Task statement: Starting with the line that contains "What is the distance measurement" and going on through the end of the rows, rewrite those lines with "uppermost" replaced by "highest" and everything else unchanged. Leave the pictures out of your answer.

Working data:
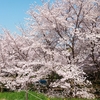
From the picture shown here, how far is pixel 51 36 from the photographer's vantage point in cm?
1452

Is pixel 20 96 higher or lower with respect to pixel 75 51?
lower

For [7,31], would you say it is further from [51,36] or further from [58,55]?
[58,55]

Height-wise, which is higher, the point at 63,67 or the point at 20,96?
the point at 63,67

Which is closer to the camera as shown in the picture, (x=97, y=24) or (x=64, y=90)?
(x=64, y=90)

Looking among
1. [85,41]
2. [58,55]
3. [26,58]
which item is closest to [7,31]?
[26,58]

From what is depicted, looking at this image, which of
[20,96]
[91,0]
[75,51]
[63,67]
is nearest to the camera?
[20,96]

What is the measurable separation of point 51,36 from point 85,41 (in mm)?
2292

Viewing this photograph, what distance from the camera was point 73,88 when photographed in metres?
13.2

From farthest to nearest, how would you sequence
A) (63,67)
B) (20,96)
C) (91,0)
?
1. (91,0)
2. (63,67)
3. (20,96)

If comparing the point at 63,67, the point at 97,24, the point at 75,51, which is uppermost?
the point at 97,24

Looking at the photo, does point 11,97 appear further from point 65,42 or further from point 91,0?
point 91,0

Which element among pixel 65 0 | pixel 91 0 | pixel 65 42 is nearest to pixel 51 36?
pixel 65 42

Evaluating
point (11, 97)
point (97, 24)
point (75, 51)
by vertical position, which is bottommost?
point (11, 97)

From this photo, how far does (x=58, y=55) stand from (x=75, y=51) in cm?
214
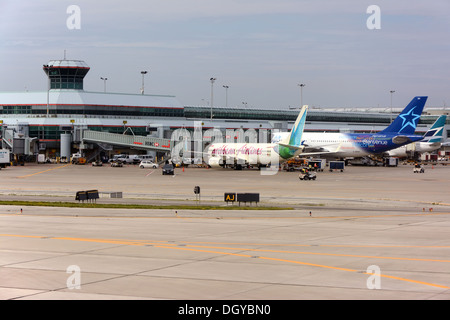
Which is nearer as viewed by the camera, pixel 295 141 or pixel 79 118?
pixel 295 141

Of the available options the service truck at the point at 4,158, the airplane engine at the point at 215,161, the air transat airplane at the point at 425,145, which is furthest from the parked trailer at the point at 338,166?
the service truck at the point at 4,158

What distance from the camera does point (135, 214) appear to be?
153 feet

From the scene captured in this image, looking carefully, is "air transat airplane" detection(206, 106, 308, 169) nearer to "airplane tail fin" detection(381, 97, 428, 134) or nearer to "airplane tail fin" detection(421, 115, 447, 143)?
"airplane tail fin" detection(381, 97, 428, 134)

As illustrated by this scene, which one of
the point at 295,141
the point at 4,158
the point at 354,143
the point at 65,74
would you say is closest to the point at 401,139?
the point at 354,143

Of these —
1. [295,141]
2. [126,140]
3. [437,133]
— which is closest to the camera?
[295,141]

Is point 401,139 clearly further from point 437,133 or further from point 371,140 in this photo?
point 437,133

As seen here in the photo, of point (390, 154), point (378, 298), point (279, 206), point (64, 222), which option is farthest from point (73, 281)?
point (390, 154)

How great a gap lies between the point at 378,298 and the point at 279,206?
33.7 m

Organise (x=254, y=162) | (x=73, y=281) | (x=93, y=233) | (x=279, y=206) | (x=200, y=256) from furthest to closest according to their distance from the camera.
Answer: (x=254, y=162), (x=279, y=206), (x=93, y=233), (x=200, y=256), (x=73, y=281)

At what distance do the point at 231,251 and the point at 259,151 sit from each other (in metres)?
83.9

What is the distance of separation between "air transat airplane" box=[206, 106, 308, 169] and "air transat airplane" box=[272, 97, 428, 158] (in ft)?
48.8

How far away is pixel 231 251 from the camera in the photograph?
29.7 metres

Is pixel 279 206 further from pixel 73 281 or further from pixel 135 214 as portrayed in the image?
pixel 73 281
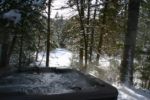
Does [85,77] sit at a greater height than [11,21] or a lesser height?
lesser

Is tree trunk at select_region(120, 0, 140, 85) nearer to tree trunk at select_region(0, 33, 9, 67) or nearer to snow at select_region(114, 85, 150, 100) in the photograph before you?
snow at select_region(114, 85, 150, 100)

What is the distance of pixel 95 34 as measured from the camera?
63.0 feet

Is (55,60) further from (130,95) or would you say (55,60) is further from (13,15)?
(130,95)

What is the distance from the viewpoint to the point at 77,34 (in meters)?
18.8

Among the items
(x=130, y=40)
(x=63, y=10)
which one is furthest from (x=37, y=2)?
(x=130, y=40)

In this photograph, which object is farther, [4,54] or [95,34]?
[95,34]

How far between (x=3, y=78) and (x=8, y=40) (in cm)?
902

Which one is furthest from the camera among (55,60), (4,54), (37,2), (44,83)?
(55,60)

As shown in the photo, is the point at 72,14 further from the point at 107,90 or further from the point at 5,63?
the point at 107,90

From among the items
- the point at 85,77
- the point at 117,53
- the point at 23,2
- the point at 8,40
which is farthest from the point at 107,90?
the point at 117,53

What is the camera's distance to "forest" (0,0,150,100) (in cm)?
1001

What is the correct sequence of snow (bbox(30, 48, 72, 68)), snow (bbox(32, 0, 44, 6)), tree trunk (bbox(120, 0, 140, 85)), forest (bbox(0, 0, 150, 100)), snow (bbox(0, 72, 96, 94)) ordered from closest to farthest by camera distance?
1. snow (bbox(0, 72, 96, 94))
2. tree trunk (bbox(120, 0, 140, 85))
3. forest (bbox(0, 0, 150, 100))
4. snow (bbox(32, 0, 44, 6))
5. snow (bbox(30, 48, 72, 68))

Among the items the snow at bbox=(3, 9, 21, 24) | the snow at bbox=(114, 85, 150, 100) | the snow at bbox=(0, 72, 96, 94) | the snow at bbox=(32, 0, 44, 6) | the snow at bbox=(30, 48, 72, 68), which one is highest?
the snow at bbox=(32, 0, 44, 6)

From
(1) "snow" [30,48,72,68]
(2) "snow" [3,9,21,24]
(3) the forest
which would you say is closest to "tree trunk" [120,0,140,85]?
(3) the forest
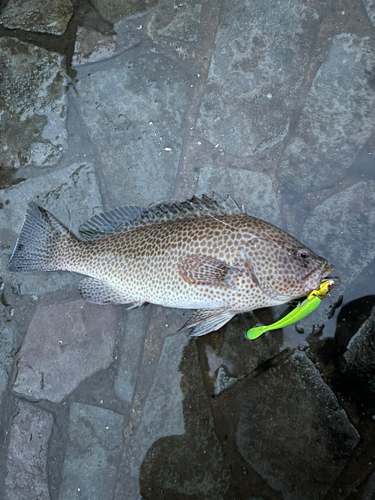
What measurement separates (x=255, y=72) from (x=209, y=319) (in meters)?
2.75

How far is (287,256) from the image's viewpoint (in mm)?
3256

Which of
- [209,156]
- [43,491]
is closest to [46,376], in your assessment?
[43,491]

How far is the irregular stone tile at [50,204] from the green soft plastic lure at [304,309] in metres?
2.11

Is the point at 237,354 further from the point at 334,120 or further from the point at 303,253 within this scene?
the point at 334,120

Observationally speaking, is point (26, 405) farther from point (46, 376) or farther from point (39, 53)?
point (39, 53)

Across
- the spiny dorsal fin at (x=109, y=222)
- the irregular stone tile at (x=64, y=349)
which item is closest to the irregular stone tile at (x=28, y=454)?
the irregular stone tile at (x=64, y=349)

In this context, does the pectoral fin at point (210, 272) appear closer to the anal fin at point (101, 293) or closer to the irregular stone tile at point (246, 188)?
the anal fin at point (101, 293)

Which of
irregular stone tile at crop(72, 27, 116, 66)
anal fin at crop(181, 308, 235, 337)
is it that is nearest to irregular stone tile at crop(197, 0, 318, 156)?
irregular stone tile at crop(72, 27, 116, 66)

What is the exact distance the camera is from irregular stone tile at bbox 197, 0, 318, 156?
12.8ft

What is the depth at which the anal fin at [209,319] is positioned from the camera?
337 centimetres

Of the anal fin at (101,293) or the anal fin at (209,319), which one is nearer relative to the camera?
the anal fin at (209,319)

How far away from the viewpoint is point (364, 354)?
3.43 m

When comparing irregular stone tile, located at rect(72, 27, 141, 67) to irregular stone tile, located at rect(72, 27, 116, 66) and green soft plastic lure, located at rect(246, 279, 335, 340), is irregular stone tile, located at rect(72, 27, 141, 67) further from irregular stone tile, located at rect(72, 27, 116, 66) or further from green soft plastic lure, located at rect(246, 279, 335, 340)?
green soft plastic lure, located at rect(246, 279, 335, 340)

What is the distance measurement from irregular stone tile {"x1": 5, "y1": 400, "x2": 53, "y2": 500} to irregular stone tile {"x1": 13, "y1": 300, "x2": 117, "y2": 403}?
0.70 ft
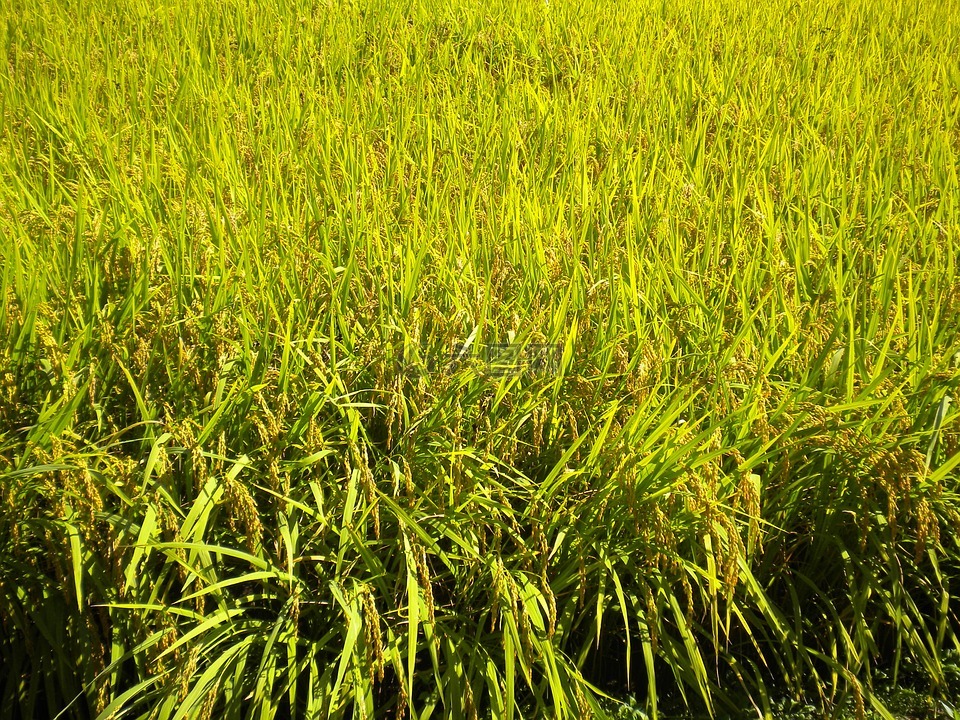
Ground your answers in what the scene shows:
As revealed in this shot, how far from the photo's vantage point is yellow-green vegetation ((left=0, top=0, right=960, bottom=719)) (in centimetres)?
135

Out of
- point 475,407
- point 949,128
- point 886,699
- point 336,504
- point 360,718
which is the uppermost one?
point 949,128

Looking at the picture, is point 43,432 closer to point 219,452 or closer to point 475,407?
point 219,452

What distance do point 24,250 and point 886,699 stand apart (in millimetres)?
2069

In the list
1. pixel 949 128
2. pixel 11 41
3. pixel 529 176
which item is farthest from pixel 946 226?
pixel 11 41

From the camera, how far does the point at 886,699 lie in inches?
61.4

Exercise response:
What is the distance measurement from irregular stone tile {"x1": 5, "y1": 400, "x2": 53, "y2": 500} to irregular stone tile {"x1": 13, "y1": 300, "x2": 117, "y2": 403}?
0.70 ft
Ground your answers in what the scene shows:
As revealed in this shot, how far from the photo's vantage point is yellow-green vegetation ((left=0, top=0, right=960, bottom=719)) (in centimetres)?
135

Out of
- point 475,407
- point 949,128
- point 886,699
- point 336,504
- point 360,718
which is the highest one?
point 949,128

Looking at the picture, is point 43,432 closer to point 219,452 or closer to point 475,407?
point 219,452

What distance do point 24,250 and point 886,699 stand apart (in millimetres)?
2069

In the list
1. pixel 949 128
2. pixel 11 41
3. pixel 529 176
which item is farthest from pixel 946 226?
pixel 11 41

From the camera, how far does the point at 886,699 lie in inches?
61.4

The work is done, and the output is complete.